■ Caption-style text rows:
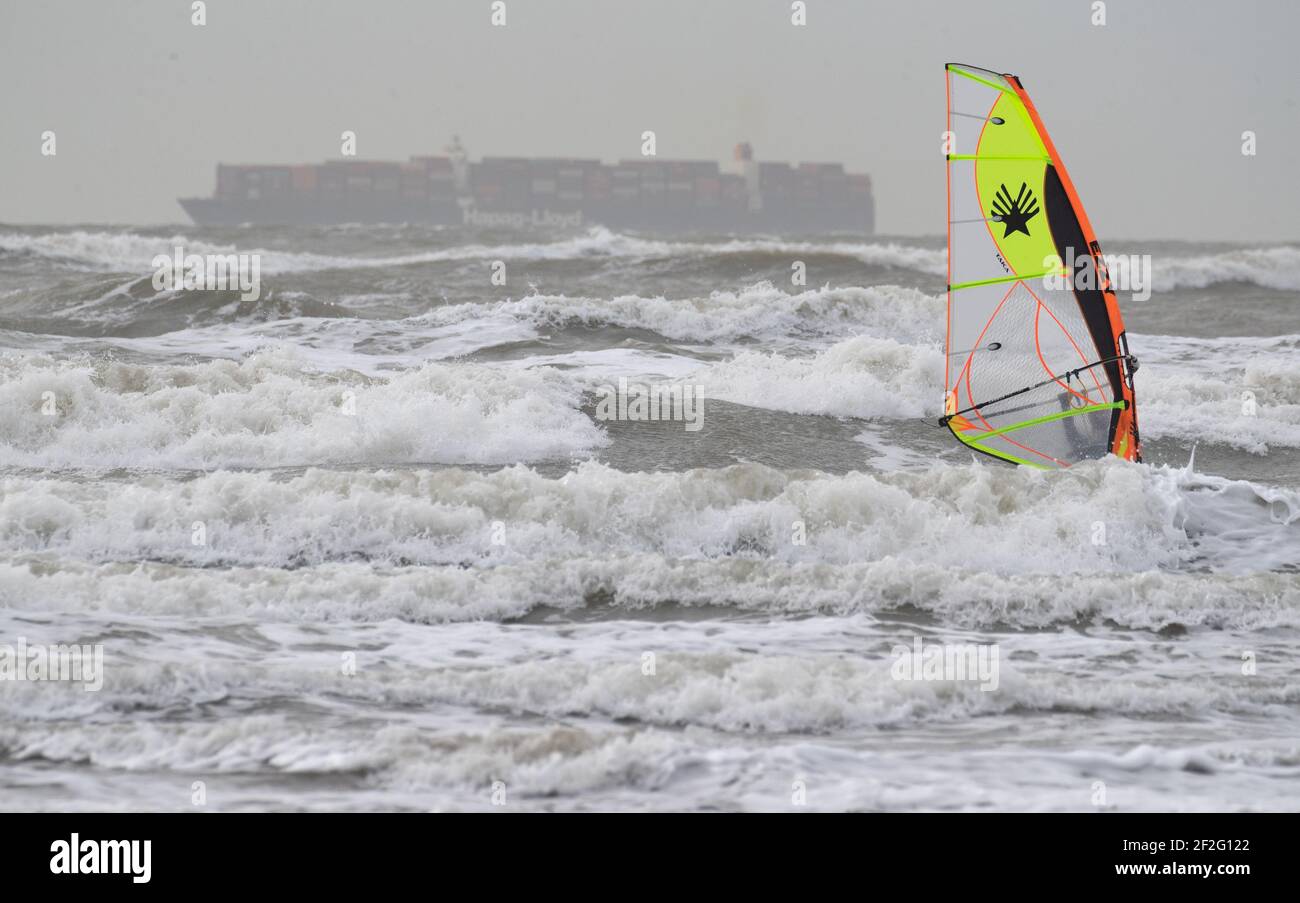 Ein Windsurfer surft im rauen Meer vor dem West Wittering Strand in West Sussex. Bilddatum: Freitag, 12. März 2021. Stockfoto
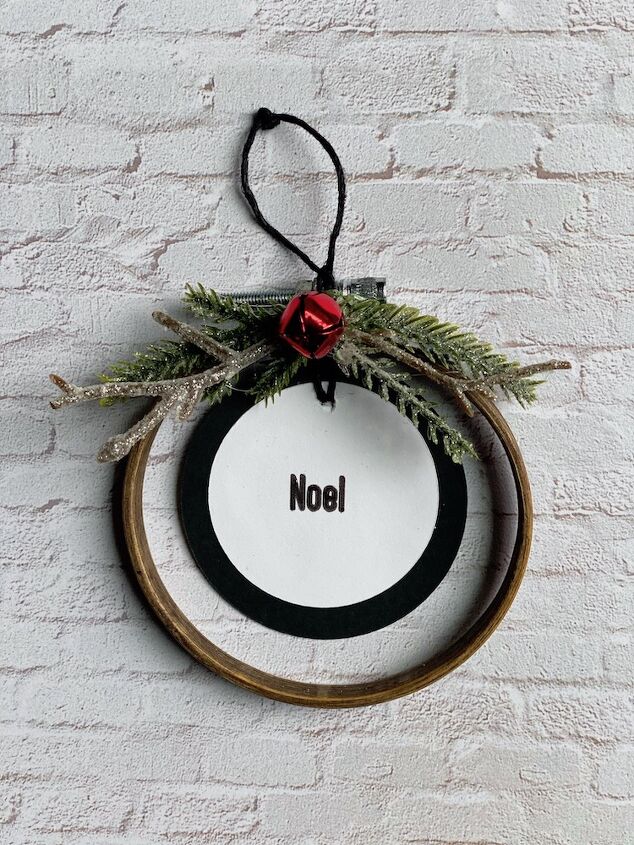 mini embroidery hoop christmas ornaments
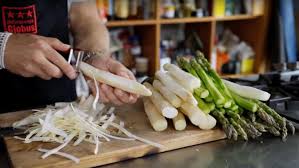 How To Voici Quelques Conseils Globus Pour Cuire Et Cuisiner Au Mieux Des Asperges Blanches Et Vertes In 2020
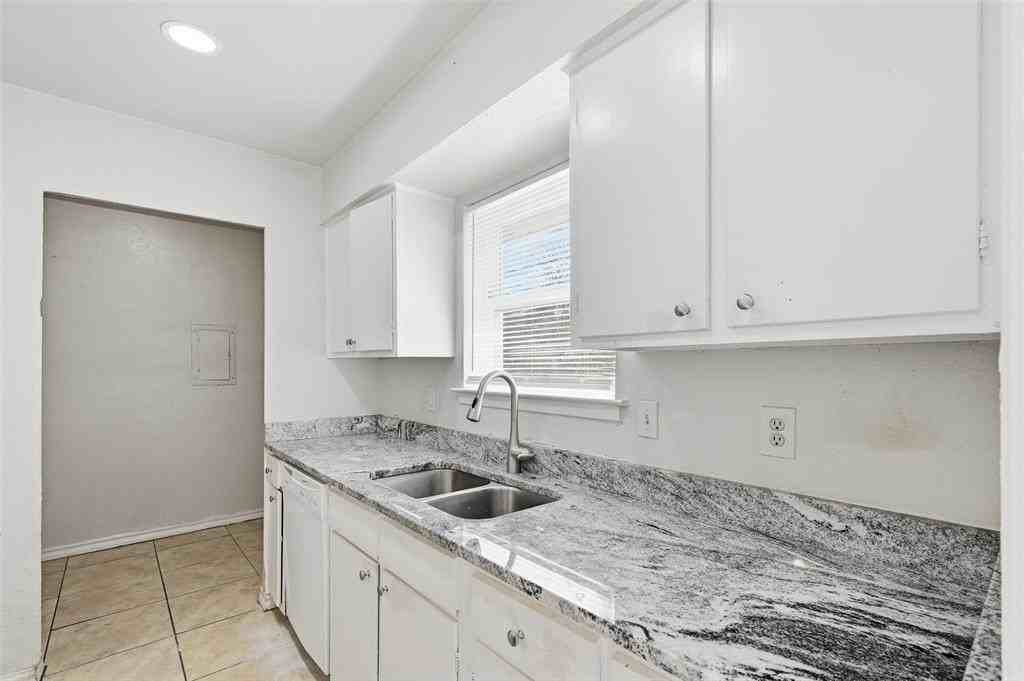 1812 Frances Dr #1810 - Photo 5 of 19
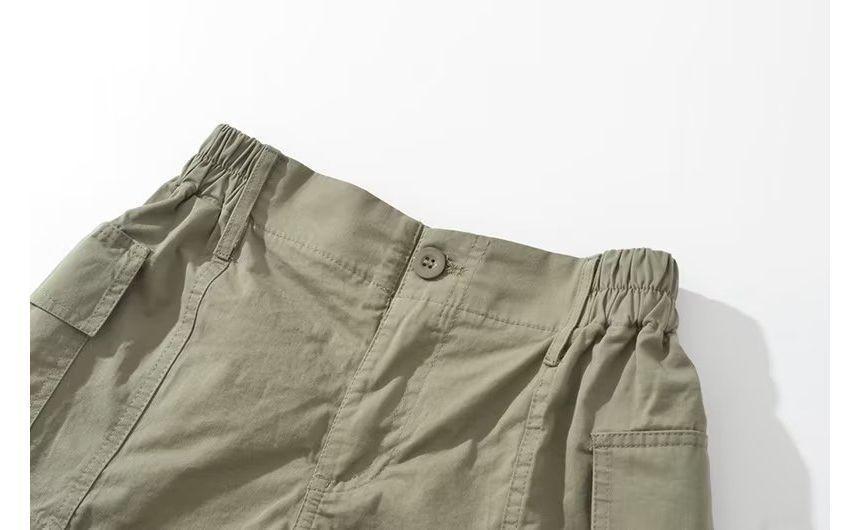 Mid Rise Plain Cargo Shorts Product Image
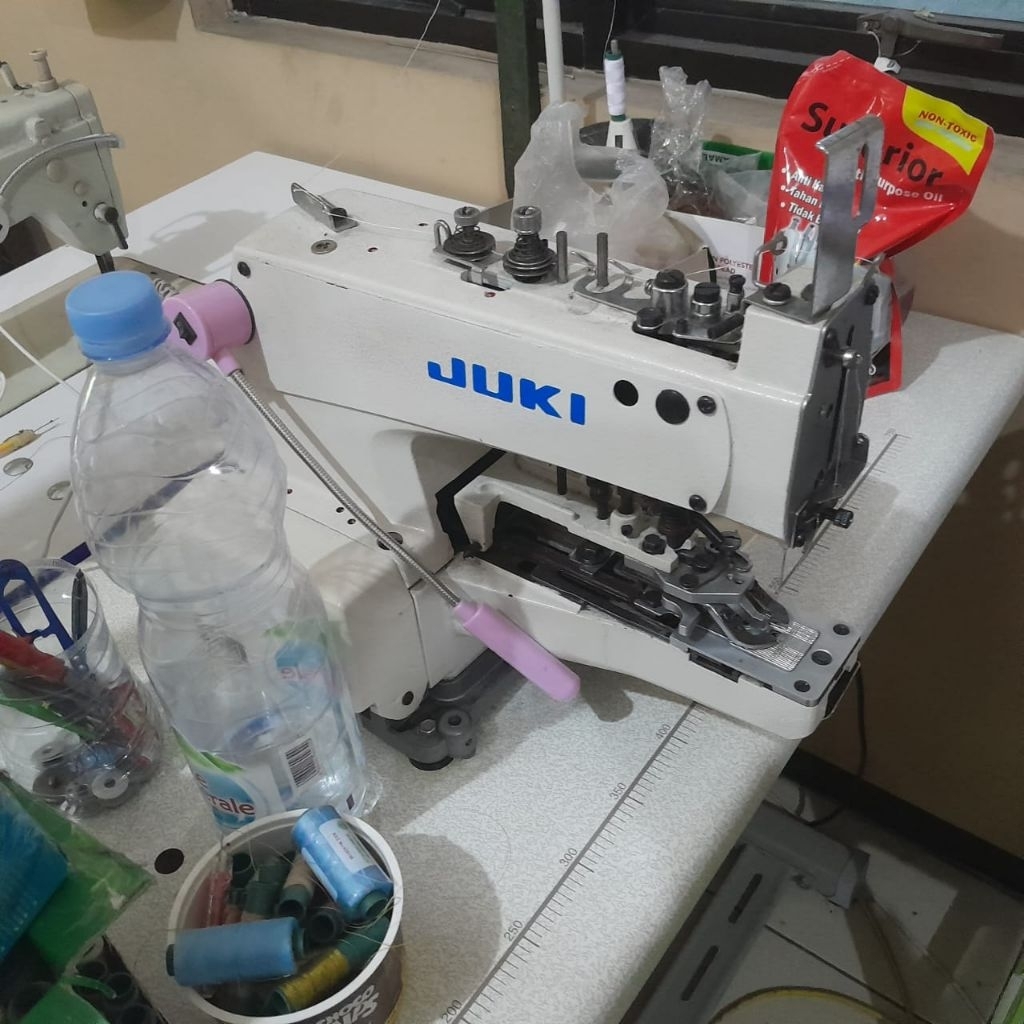 mesin lubang dan pasang kancing juki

■ Description of the task:
Write out the text of all six rows above character for character, leaving out the pictures.

■ Expected output:
 Ein Windsurfer surft im rauen Meer vor dem West Wittering Strand in West Sussex. Bilddatum: Freitag, 12. März 2021. Stockfoto
 mini embroidery hoop christmas ornaments
 How To Voici Quelques Conseils Globus Pour Cuire Et Cuisiner Au Mieux Des Asperges Blanches Et Vertes In 2020
 1812 Frances Dr #1810 - Photo 5 of 19
 Mid Rise Plain Cargo Shorts Product Image
 mesin lubang dan pasang kancing juki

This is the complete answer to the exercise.